I can barely explain to you how empowering it is to finally check off a long-term goal that has been chased for the better part of twenty years. It would be nice to say my first 225 squat was just as meaningful, but it’s not even close. For me it came with meeting benchmarks I thought could only be done by the best in the world, standards I surely would fall short of. It was pulling over a 700 lb deadlift as a 105kg strongman. It was pressing a 400 pound log. It was beating world-record holders because I was fast and conditioned and experienced.

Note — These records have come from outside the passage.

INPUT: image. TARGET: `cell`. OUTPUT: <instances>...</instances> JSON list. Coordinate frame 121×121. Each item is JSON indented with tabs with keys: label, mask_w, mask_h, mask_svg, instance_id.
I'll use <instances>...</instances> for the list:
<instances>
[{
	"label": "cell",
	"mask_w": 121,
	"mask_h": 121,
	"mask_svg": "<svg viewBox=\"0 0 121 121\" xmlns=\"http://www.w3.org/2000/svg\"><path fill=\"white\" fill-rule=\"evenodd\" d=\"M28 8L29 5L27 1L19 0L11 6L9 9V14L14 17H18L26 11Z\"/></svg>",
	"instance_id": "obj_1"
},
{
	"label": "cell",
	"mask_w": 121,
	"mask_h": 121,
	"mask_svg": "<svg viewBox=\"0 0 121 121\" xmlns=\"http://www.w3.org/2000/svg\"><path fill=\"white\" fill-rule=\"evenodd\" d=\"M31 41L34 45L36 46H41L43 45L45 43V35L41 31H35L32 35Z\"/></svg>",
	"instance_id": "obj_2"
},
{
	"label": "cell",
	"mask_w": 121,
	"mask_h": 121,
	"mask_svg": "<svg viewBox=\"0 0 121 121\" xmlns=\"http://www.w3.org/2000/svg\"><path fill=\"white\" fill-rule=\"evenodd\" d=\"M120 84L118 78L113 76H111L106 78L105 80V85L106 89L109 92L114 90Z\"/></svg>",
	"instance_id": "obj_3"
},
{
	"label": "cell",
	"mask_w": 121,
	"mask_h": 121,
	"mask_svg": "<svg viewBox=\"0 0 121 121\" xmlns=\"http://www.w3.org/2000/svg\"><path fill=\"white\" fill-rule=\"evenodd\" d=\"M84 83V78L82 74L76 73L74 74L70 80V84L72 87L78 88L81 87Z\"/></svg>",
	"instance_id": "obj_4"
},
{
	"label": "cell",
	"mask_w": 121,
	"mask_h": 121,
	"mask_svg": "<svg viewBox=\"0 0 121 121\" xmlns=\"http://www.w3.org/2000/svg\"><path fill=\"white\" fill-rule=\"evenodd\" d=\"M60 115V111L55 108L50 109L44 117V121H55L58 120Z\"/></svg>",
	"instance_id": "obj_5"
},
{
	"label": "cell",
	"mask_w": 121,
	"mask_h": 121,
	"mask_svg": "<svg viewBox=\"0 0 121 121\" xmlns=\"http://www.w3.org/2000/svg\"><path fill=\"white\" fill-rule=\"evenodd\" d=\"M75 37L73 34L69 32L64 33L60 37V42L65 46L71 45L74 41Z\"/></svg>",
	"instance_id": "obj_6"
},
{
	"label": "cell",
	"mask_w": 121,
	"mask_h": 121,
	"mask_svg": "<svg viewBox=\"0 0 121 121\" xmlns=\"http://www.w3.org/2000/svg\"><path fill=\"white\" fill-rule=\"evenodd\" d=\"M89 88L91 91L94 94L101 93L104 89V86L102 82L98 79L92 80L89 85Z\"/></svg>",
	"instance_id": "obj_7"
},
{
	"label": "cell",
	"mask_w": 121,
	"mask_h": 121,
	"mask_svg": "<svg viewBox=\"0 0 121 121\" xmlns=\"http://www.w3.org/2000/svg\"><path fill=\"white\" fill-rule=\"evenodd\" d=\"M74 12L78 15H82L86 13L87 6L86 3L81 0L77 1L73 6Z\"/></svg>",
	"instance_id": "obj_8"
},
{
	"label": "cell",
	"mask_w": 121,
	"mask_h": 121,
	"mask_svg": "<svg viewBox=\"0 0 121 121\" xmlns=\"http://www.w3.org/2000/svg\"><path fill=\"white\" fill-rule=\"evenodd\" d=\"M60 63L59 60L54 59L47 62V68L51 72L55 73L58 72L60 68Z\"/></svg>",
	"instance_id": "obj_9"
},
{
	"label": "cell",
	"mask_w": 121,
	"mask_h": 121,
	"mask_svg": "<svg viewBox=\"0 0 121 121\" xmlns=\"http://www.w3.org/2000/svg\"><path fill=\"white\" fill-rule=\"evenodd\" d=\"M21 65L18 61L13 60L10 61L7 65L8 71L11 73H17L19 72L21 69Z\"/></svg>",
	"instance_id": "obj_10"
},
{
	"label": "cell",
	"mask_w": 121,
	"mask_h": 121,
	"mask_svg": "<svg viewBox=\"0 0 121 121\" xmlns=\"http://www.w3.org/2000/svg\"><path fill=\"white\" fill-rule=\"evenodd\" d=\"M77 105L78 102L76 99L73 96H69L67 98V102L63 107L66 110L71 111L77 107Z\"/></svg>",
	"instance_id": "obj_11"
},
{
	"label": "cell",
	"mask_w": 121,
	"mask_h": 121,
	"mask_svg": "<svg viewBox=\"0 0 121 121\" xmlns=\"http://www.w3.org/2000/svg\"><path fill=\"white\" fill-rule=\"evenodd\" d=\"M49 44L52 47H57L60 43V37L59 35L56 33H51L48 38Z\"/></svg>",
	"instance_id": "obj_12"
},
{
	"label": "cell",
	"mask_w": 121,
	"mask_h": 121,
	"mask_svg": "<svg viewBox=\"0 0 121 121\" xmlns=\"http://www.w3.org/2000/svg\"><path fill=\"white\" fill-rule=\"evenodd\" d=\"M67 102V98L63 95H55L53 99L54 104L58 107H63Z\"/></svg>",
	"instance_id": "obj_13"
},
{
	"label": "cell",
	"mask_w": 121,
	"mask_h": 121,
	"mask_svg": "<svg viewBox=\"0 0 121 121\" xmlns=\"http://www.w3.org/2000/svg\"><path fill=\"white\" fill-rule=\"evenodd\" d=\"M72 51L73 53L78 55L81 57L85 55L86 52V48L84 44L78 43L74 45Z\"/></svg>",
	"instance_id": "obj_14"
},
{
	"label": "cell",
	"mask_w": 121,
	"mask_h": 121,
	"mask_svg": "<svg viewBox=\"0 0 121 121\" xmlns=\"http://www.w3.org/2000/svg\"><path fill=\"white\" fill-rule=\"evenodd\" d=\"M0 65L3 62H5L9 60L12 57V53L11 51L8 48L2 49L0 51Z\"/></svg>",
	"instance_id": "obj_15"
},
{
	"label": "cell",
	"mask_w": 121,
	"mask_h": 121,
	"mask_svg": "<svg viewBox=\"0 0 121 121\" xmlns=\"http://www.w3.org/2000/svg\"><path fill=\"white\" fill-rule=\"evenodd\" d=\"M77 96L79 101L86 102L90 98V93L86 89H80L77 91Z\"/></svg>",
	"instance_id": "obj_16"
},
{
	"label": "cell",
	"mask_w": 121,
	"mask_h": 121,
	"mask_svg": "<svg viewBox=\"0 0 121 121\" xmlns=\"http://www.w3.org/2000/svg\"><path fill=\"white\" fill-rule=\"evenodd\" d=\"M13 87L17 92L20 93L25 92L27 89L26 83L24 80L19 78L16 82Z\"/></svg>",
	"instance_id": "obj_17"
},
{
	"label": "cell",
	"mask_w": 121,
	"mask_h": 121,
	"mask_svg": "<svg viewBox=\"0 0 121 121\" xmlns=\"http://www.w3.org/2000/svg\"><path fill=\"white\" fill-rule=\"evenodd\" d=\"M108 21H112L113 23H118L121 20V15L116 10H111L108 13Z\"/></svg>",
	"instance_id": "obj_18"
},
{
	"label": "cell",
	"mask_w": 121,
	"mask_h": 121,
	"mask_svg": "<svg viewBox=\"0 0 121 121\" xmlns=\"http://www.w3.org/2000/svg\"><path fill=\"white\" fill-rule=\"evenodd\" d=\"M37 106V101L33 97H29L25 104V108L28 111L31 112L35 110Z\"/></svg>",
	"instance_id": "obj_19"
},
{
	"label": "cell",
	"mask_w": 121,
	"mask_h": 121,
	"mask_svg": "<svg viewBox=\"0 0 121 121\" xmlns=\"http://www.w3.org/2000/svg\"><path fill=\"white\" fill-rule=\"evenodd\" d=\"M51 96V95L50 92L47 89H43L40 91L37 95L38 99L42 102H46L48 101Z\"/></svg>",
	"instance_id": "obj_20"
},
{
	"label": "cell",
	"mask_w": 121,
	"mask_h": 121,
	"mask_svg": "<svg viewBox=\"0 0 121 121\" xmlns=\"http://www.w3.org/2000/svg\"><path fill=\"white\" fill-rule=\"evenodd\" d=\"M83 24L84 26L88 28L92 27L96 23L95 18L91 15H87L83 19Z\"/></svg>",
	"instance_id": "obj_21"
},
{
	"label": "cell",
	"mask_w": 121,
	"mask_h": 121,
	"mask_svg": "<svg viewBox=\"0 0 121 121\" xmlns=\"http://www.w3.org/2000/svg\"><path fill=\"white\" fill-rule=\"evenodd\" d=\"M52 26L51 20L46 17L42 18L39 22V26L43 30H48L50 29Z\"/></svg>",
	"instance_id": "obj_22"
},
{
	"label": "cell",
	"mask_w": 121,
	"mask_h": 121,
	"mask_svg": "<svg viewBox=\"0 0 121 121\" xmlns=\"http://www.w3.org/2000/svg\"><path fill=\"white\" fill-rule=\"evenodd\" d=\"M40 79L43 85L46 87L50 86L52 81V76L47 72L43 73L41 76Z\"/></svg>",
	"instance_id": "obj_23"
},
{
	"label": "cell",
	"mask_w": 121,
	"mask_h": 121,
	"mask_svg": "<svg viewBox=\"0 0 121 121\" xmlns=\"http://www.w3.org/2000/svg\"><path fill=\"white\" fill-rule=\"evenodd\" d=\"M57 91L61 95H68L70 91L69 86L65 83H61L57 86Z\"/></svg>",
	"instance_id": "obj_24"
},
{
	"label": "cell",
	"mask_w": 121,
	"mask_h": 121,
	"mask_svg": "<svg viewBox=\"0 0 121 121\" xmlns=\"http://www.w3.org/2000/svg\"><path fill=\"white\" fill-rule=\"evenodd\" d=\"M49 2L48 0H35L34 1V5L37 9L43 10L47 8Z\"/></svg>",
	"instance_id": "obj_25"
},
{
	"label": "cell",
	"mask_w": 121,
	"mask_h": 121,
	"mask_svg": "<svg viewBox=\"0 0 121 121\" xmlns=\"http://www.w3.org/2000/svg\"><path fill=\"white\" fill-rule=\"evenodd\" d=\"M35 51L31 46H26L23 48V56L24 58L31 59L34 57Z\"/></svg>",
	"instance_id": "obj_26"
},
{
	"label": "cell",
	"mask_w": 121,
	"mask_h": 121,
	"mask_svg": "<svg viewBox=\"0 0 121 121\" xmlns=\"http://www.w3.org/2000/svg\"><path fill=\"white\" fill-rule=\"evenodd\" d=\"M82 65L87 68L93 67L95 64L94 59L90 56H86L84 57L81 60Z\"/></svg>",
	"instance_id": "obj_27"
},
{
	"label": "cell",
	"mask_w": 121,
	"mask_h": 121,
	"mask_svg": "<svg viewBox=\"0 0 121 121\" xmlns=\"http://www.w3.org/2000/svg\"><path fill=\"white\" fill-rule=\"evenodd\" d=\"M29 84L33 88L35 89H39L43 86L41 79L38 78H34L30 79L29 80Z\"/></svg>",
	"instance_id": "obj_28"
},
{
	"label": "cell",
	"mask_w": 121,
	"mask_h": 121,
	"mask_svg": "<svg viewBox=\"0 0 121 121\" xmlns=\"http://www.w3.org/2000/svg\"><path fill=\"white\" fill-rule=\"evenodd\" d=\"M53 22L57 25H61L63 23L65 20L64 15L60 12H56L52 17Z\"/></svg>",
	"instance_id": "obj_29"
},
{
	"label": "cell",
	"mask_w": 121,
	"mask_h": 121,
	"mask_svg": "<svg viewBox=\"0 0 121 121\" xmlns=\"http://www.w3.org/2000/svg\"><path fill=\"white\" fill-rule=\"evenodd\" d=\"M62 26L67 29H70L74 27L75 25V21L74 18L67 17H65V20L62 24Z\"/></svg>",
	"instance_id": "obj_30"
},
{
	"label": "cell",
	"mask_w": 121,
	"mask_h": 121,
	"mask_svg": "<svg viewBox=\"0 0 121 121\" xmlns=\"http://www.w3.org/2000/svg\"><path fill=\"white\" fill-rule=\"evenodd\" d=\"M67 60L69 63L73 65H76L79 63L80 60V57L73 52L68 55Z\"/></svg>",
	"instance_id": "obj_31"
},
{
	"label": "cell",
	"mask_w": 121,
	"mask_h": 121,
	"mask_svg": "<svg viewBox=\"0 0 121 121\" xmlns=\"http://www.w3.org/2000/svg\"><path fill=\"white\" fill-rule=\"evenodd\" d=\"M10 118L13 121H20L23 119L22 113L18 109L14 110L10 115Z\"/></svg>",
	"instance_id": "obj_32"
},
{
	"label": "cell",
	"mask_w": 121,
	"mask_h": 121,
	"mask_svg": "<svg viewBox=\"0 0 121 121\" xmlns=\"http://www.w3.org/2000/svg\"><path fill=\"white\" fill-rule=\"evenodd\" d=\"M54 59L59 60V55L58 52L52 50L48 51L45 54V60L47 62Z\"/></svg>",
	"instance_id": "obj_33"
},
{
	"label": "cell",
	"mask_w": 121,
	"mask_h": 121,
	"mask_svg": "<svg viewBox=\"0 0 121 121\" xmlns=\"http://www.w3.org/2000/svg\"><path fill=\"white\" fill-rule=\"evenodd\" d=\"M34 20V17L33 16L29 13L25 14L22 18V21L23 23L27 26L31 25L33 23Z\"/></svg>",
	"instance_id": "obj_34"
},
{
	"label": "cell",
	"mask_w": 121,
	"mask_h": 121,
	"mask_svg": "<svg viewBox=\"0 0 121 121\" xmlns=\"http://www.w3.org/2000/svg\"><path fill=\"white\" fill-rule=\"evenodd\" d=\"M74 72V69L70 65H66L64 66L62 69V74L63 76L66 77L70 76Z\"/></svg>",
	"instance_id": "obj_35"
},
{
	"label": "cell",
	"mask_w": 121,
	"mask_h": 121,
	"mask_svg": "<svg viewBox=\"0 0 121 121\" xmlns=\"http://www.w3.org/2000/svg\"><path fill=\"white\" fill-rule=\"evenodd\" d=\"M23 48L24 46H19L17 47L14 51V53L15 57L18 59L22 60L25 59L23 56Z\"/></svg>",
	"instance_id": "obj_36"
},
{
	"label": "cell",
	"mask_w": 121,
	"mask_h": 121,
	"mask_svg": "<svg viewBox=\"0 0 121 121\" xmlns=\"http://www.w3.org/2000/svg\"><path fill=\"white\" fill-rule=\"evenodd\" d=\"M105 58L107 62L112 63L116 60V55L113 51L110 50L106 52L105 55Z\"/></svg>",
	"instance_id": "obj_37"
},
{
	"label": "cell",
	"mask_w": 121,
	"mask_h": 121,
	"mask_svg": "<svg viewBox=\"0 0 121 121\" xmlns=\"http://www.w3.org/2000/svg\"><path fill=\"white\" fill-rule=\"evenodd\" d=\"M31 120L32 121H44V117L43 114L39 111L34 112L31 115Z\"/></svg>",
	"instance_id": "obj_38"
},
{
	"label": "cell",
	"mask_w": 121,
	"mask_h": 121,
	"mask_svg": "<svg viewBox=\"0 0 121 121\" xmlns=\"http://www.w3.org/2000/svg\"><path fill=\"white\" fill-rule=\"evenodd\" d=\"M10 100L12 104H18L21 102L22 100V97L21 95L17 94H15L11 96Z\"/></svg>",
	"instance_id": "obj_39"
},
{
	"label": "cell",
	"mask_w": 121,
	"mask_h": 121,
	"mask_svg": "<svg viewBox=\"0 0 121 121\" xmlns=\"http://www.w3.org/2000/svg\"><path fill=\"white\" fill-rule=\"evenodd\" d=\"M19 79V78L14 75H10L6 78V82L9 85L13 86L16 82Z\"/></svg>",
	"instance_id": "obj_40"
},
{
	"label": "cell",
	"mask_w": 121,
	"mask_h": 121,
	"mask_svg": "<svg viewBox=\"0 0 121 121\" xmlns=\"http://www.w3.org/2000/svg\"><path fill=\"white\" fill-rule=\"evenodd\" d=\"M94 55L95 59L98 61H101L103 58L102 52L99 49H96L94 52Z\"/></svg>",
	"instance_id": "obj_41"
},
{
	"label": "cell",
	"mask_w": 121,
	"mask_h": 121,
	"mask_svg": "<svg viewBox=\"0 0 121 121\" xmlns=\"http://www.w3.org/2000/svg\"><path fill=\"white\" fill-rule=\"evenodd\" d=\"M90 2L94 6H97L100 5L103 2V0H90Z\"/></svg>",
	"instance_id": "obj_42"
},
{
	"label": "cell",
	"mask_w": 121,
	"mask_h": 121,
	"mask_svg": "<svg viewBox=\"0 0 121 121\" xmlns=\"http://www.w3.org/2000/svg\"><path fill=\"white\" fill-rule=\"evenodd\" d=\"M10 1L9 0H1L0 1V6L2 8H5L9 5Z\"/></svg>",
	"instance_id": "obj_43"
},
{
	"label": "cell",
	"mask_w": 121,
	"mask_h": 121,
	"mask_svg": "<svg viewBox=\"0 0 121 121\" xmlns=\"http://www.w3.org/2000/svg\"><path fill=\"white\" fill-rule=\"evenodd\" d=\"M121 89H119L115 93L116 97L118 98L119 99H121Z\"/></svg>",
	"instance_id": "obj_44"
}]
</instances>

There are only a few moments in 15 years of competing that left me with that feeling. But I wouldn’t want any more than that. Those moments are what frame my sense of accomplishment and they’re why I continue to push to this day because I’m not done yet. I know there’s more work to be done and I know that there are higher heights I can reach. Those moments are valuable because they are rare and the only reason I have done anything noteworthy up to this point is because I held those standard high and wouldn’t lower them for anyone, least of all for myself. I’ve been lucky enough to experience what real exceptionalism feels like and I hope the same for you.